<<<<
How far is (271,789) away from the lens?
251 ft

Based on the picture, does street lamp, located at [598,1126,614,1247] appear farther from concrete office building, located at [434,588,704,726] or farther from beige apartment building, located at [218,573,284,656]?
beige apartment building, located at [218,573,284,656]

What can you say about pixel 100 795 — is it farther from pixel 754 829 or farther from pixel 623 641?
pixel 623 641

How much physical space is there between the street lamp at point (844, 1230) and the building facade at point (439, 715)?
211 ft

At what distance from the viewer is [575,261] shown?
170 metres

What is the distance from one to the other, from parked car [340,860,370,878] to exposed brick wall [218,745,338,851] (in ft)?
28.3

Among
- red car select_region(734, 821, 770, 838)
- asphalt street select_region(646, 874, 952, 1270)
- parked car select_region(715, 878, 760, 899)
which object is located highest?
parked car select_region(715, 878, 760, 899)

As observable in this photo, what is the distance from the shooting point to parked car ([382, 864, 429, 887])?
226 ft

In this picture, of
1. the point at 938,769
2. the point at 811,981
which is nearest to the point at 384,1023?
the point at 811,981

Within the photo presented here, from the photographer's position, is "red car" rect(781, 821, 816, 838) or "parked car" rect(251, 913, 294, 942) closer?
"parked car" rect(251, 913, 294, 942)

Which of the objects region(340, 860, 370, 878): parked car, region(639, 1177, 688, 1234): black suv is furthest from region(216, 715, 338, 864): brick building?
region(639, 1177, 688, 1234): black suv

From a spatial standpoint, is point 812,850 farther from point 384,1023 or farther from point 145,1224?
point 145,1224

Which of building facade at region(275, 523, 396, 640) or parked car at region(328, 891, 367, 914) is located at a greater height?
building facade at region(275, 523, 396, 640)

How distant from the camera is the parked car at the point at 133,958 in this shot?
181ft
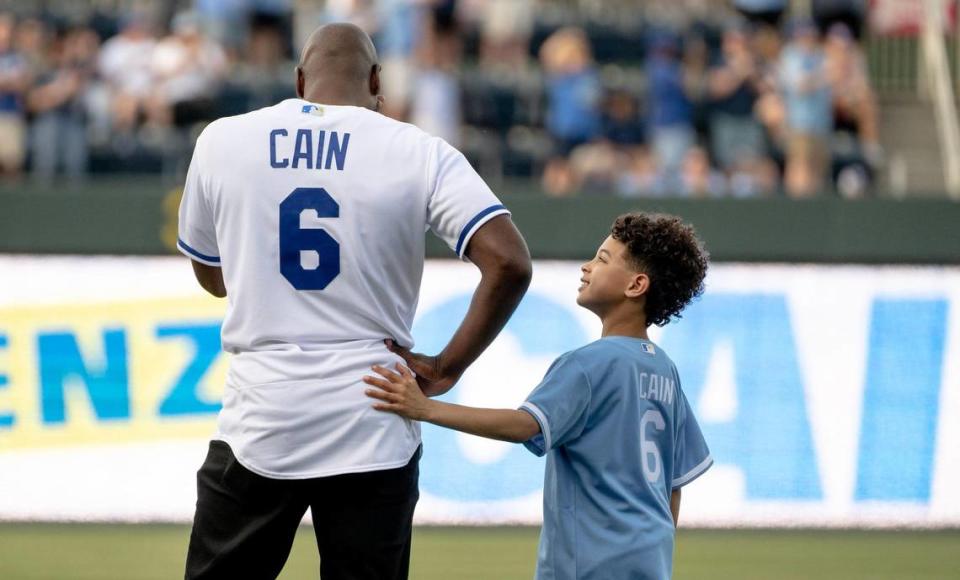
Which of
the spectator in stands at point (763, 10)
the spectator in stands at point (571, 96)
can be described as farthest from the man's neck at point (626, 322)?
the spectator in stands at point (763, 10)

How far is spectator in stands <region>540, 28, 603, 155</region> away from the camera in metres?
11.5

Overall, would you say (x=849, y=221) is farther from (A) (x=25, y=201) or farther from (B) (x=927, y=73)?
(B) (x=927, y=73)

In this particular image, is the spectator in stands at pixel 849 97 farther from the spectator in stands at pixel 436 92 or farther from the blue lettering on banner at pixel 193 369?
the blue lettering on banner at pixel 193 369

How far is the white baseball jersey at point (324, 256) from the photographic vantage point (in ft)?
10.8

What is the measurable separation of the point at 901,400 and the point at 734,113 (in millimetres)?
4762

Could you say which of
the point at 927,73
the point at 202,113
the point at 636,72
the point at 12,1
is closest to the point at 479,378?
the point at 202,113

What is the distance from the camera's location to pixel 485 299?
3416 millimetres

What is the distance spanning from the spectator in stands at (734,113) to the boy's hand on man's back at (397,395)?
8.60 m

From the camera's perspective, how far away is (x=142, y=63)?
11602 millimetres

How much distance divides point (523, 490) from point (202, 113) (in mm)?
5242

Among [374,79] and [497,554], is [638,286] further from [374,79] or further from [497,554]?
[497,554]

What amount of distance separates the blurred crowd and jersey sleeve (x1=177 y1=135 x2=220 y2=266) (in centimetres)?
711

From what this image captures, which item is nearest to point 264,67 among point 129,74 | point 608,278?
point 129,74

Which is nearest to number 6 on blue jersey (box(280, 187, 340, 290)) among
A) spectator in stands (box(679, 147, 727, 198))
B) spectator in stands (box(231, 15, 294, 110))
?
spectator in stands (box(679, 147, 727, 198))
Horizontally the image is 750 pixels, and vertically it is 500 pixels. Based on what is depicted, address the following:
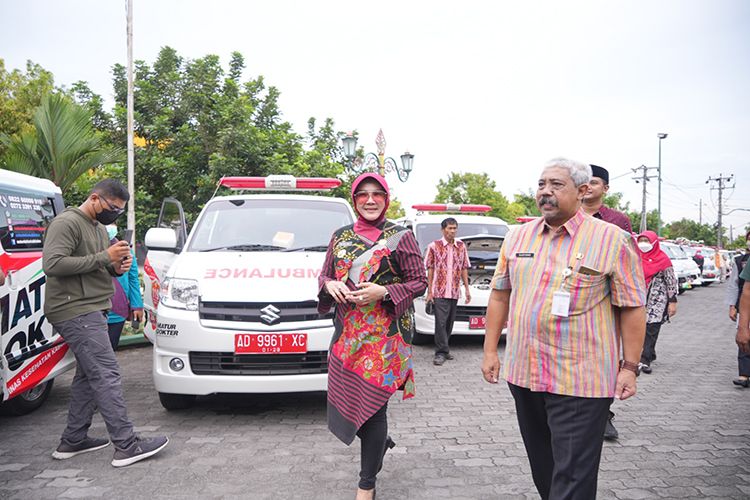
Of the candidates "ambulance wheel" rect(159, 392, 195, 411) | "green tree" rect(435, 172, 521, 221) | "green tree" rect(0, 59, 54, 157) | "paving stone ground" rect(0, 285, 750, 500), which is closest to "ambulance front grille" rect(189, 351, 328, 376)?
"paving stone ground" rect(0, 285, 750, 500)

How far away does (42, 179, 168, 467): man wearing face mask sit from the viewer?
373cm

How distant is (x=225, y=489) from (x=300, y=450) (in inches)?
29.5

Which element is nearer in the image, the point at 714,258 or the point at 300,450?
the point at 300,450

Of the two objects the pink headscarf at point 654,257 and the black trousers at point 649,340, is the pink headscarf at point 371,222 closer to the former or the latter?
the pink headscarf at point 654,257

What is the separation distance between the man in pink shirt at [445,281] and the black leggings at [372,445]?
405 centimetres

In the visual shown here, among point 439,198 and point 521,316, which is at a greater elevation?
point 439,198

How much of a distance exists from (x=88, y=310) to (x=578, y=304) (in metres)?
3.17

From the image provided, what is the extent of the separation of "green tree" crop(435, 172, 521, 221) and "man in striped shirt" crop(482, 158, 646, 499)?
3800 centimetres

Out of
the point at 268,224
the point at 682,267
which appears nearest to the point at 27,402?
the point at 268,224

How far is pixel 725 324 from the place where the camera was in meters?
11.9

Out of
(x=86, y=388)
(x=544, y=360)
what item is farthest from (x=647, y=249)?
(x=86, y=388)

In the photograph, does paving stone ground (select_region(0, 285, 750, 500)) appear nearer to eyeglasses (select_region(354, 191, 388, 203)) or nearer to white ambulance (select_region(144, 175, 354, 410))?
white ambulance (select_region(144, 175, 354, 410))

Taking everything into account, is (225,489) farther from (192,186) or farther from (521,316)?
(192,186)

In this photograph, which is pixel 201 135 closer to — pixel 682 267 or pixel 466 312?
pixel 466 312
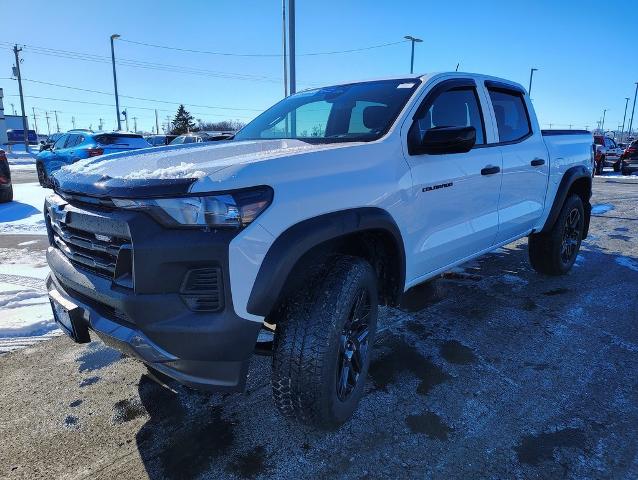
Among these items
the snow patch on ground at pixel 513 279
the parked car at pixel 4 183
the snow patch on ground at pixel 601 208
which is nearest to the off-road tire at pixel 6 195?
the parked car at pixel 4 183

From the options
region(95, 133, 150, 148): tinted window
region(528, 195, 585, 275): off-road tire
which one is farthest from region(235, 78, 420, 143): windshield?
region(95, 133, 150, 148): tinted window

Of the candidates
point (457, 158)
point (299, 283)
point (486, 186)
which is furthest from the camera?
point (486, 186)

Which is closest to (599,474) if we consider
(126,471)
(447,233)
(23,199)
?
(447,233)

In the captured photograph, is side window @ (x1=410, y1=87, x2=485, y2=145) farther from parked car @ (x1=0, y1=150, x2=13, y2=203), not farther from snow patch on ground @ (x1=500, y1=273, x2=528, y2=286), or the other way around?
parked car @ (x1=0, y1=150, x2=13, y2=203)

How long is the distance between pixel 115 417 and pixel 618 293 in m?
4.61

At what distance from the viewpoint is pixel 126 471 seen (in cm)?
220

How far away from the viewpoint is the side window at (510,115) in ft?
13.0

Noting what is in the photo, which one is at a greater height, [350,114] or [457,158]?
[350,114]

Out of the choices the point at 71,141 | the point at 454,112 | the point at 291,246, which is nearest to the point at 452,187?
the point at 454,112

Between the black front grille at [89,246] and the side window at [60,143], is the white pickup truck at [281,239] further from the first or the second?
the side window at [60,143]

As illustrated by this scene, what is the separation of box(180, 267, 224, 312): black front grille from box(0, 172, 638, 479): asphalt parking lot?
2.83ft

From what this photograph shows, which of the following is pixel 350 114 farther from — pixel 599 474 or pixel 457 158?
pixel 599 474

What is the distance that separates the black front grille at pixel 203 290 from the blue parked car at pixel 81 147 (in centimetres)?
990

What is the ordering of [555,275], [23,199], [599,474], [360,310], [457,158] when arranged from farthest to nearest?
[23,199], [555,275], [457,158], [360,310], [599,474]
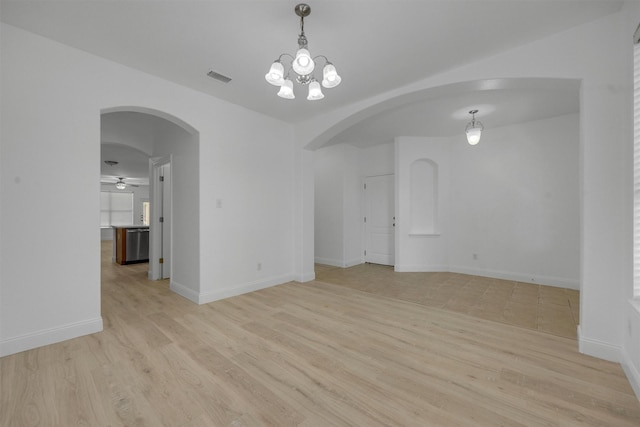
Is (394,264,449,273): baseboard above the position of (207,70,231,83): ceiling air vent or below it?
below

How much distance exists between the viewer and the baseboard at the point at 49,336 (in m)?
2.26

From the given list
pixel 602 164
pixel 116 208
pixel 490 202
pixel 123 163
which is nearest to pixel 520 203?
pixel 490 202

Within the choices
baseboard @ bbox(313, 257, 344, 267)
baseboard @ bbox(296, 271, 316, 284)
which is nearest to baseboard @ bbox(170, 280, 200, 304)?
baseboard @ bbox(296, 271, 316, 284)

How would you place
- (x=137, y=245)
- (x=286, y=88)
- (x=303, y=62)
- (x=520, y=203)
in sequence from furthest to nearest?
(x=137, y=245), (x=520, y=203), (x=286, y=88), (x=303, y=62)

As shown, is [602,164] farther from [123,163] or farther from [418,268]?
[123,163]

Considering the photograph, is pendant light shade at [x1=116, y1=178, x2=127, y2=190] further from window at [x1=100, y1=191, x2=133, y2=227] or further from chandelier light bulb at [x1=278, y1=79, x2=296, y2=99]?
→ chandelier light bulb at [x1=278, y1=79, x2=296, y2=99]

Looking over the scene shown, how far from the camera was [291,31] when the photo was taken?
2.30m

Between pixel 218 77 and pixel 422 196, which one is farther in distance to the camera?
pixel 422 196

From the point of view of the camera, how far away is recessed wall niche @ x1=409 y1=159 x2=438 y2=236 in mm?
5852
>>>>
What is needed
Please copy the lines above, starting at the one that holds "From what this photograph" and stopping after the last line, exactly as they appear and minus the pictures.

Result of the task
From what this photograph shows, which of the following is pixel 350 114 farther from — pixel 599 474 or pixel 457 158?
pixel 599 474

What is the distance that separates the black front grille at pixel 203 290 from the blue parked car at pixel 81 147 (in centimetres)?
990

What is the ordering of [555,275], [23,199], [599,474], [360,310], [457,158] when arranged from farthest to nearest?
[23,199], [555,275], [457,158], [360,310], [599,474]
Is (394,264,449,273): baseboard above the position of (207,70,231,83): ceiling air vent or below it?
below

How much distance exists between the viewer and the baseboard at the point at 49,336 (in m)?
2.26

From the given list
pixel 602 164
pixel 116 208
pixel 490 202
pixel 123 163
which is nearest to pixel 520 203?
pixel 490 202

Within the choices
baseboard @ bbox(313, 257, 344, 267)
baseboard @ bbox(296, 271, 316, 284)
which is nearest to baseboard @ bbox(170, 280, 200, 304)?
baseboard @ bbox(296, 271, 316, 284)

How would you place
- (x=137, y=245)
- (x=286, y=88)
- (x=303, y=62)
- (x=520, y=203)
in sequence from furthest to nearest?
(x=137, y=245), (x=520, y=203), (x=286, y=88), (x=303, y=62)

As shown, is [602,164] farther from [123,163] or farther from [418,268]?
[123,163]

Considering the photograph, is pendant light shade at [x1=116, y1=178, x2=127, y2=190] further from window at [x1=100, y1=191, x2=133, y2=227] or further from chandelier light bulb at [x1=278, y1=79, x2=296, y2=99]?
→ chandelier light bulb at [x1=278, y1=79, x2=296, y2=99]

Looking over the scene shown, how far from the camera was [291,31] when the photo was taken?
2.30m

Between pixel 218 77 and pixel 422 196, which one is farther in distance to the camera?
pixel 422 196

From the point of view of the camera, how far away is recessed wall niche @ x1=409 y1=159 x2=438 y2=236 in mm?
5852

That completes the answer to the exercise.